O solo é o principal meio de cultivo das culturas agrícolas, servindo como fonte de sustentação, água, ar e nutrientes para as plantas e suas raízes. Embora muitas vezes ótimas tecnologias como qualidade genética, insumos e defensivos agrícolas auxiliem na busca por altas produtividade, o solo é um dos principais fatores responsáveis por proporcionar condições adequadas para o crescimento e desenvolvimento das plantas, desempenhando função básica mas não menos importante no sistema de produção.

Um bom solo deve conter boas características físicas, estruturais, químicas e biológicas, proporcionando um ambiente adequado para o crescimento e desenvolvimento vegetal.

Dentre as características mais importantes da parte física e estrutural do solo, a compactação do solo exerce notória influencia na capacidade produtiva das plantas.
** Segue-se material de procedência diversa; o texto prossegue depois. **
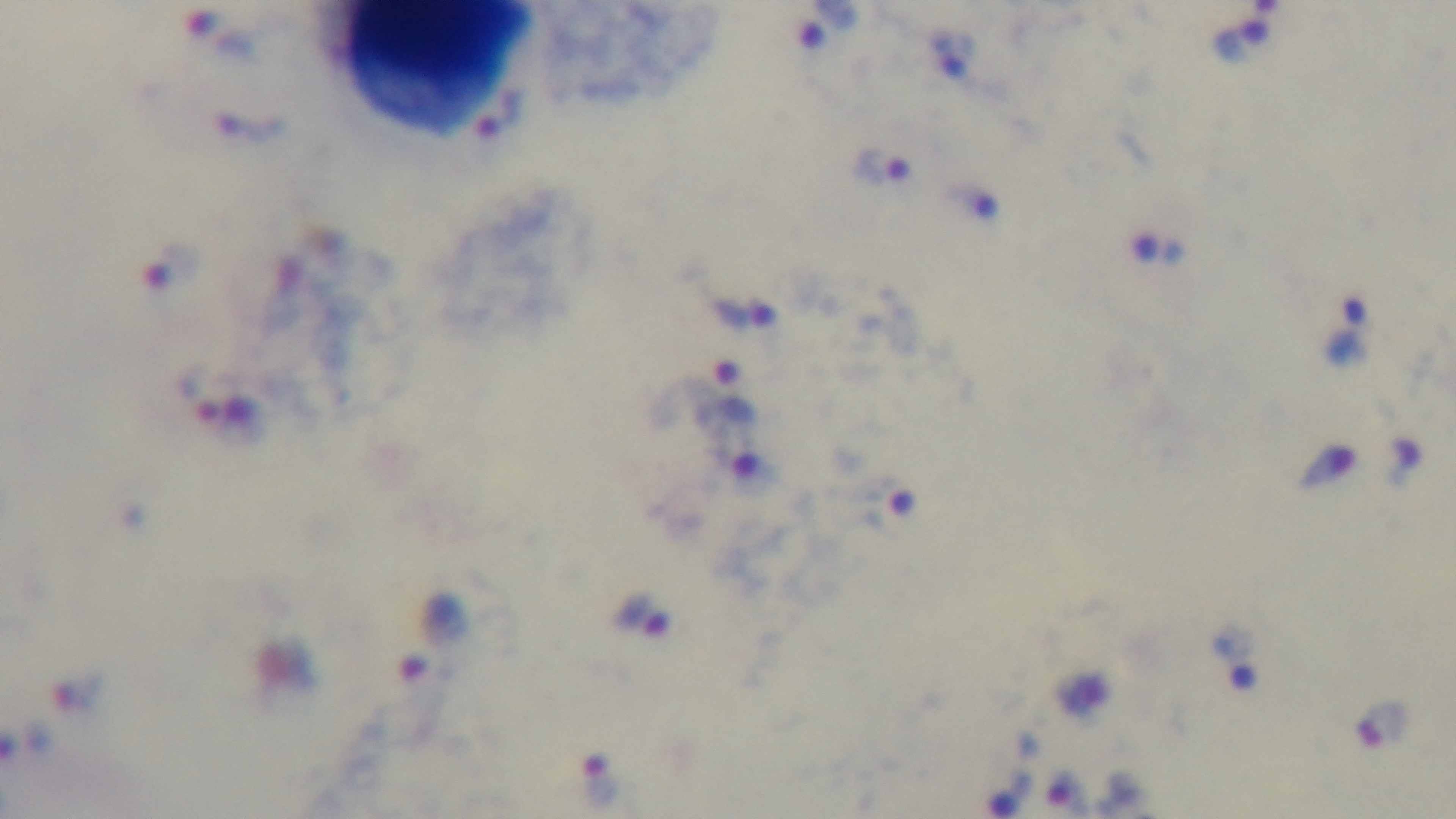
Summary:
  - Preparation: thick smear
  - Field of view: single
  - Modality: light microscopy
  - Stain: Giemsa
  - Objective: 100x oil immersion
  - Malaria status: infected
  - Capture: mounted 4K digital camera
Um solo compactado tente e impor restrições físicas ao crescimento radicular, afetando assim a capacidade da planta em absorver água e nutrientes das camadas mais profundas do solo.
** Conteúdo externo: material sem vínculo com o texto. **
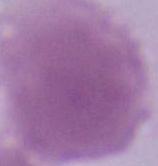

modality = micrograph
magnification = 1000x
identification = erythrocyte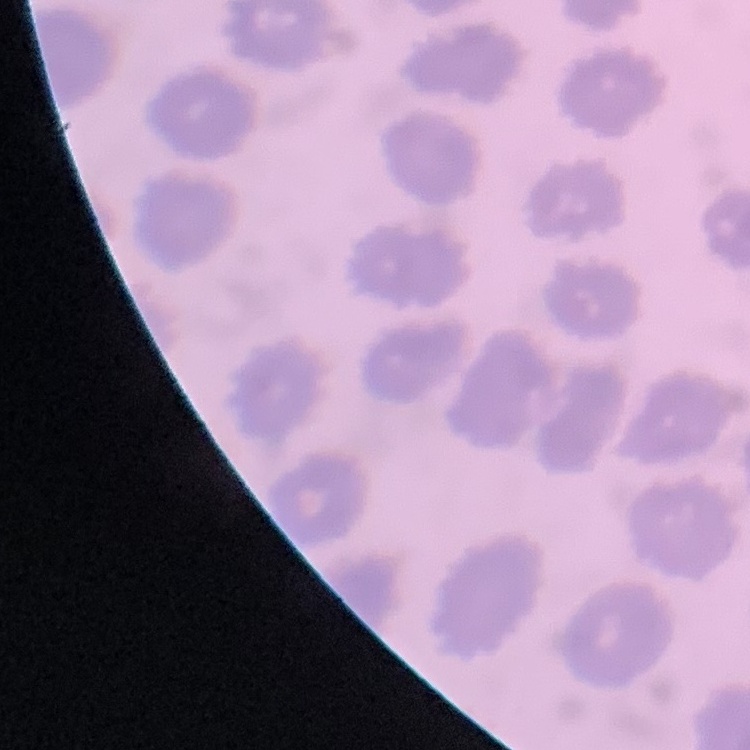

erythrocyte_morphology: no rouleaux formation
preparation: thin blood smear
image_type: one tile cut from a larger photomicrograph
stain: Field's or Giemsa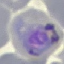

Summary:
  - Result: malaria parasites detected
  - Capture: smartphone camera at the microscope eyepiece
  - Image type: automatically extracted cell patch, resized to 64 × 64 pixels
  - Stain: Giemsa
  - Preparation: thin smear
A compactação do solo pode ser observada até mesmo a olho nu, sendo possível observar a dificuldade com que ocorre o crescimento radicular em solos compactados, uma técnica prática que permite identificar a presença da compactação em áreas de cultivo, entretanto através dessa não é possível quantificar a compactação do solo.

Figura 1. Sistema radicular de soja sob efeito da compactação do solo.

Foto: Herique Debiasi.

Medidas de Resistência à Penetração (RP) são a forma mais usual de quantificar a compactação do solo. As medidas podem ser realizadas com equipamentos próprios denominados Penetrômetros.

Em culturas anuais, a perda de produtividade decorrente da compactação do solo é ainda maior. Além de dificultar o crescimento radicular das plantas a compactação do solo dificulta a absorção de nutrientes do solo, além de reduzir a taxa de infiltração de água no solo, por consequência, menos água infiltra no solo e menores quantidades de água ficam armazenadas e disponíveis para consumo das plantas.



Conforme observado por Freddi et al. (2007), para um Latossolo Vermelho distrófico, o valor crítico de resistência à penetração do solo para a cultura do milho é de 1,65 MPa causando uma redução de produtividade de 38% (figura 2).

Figura 2. Regressão entre a resistência mecânica à penetração e a produtividade de grãos do milho. As barras referem-se ao erro-padrão da média, e a não-sobreposição delas indica diferença significativa entre os tratamentos.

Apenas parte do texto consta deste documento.